* TASK
From the first line to the last, write out the records below exactly as they appear.

[Crawled caption data]
Segment Open

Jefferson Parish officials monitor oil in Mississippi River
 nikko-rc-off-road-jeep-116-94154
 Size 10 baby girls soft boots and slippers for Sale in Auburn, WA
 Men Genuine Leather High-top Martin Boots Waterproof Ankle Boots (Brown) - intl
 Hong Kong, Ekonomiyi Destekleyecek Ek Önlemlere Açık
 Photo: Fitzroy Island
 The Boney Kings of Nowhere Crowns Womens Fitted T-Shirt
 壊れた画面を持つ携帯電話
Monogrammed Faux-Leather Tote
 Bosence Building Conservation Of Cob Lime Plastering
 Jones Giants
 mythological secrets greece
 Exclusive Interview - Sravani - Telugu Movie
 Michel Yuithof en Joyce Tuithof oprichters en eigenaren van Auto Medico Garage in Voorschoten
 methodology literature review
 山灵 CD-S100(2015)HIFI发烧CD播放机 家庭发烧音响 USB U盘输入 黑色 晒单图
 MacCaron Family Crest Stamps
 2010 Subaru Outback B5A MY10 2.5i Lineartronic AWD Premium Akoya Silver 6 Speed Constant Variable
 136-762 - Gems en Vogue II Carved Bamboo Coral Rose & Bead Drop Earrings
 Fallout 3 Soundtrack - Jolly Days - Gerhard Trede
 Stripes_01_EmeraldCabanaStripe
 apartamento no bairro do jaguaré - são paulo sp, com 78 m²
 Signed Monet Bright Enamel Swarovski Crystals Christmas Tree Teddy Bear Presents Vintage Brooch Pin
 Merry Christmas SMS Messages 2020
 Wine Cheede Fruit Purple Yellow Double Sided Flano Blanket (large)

Segment Closed

* RESPONSE TO THE TASK
Jefferson Parish officials monitor oil in Mississippi River
 nikko-rc-off-road-jeep-116-94154
 Size 10 baby girls soft boots and slippers for Sale in Auburn, WA
 Men Genuine Leather High-top Martin Boots Waterproof Ankle Boots (Brown) - intl
 Hong Kong, Ekonomiyi Destekleyecek Ek Önlemlere Açık
 Photo: Fitzroy Island
 The Boney Kings of Nowhere Crowns Womens Fitted T-Shirt
 壊れた画面を持つ携帯電話
Monogrammed Faux-Leather Tote
 Bosence Building Conservation Of Cob Lime Plastering
 Jones Giants
 mythological secrets greece
 Exclusive Interview - Sravani - Telugu Movie
 Michel Yuithof en Joyce Tuithof oprichters en eigenaren van Auto Medico Garage in Voorschoten
 methodology literature review
 山灵 CD-S100(2015)HIFI发烧CD播放机 家庭发烧音响 USB U盘输入 黑色 晒单图
 MacCaron Family Crest Stamps
 2010 Subaru Outback B5A MY10 2.5i Lineartronic AWD Premium Akoya Silver 6 Speed Constant Variable
 136-762 - Gems en Vogue II Carved Bamboo Coral Rose & Bead Drop Earrings
 Fallout 3 Soundtrack - Jolly Days - Gerhard Trede
 Stripes_01_EmeraldCabanaStripe
 apartamento no bairro do jaguaré - são paulo sp, com 78 m²
 Signed Monet Bright Enamel Swarovski Crystals Christmas Tree Teddy Bear Presents Vintage Brooch Pin
 Merry Christmas SMS Messages 2020
 Wine Cheede Fruit Purple Yellow Double Sided Flano Blanket (large)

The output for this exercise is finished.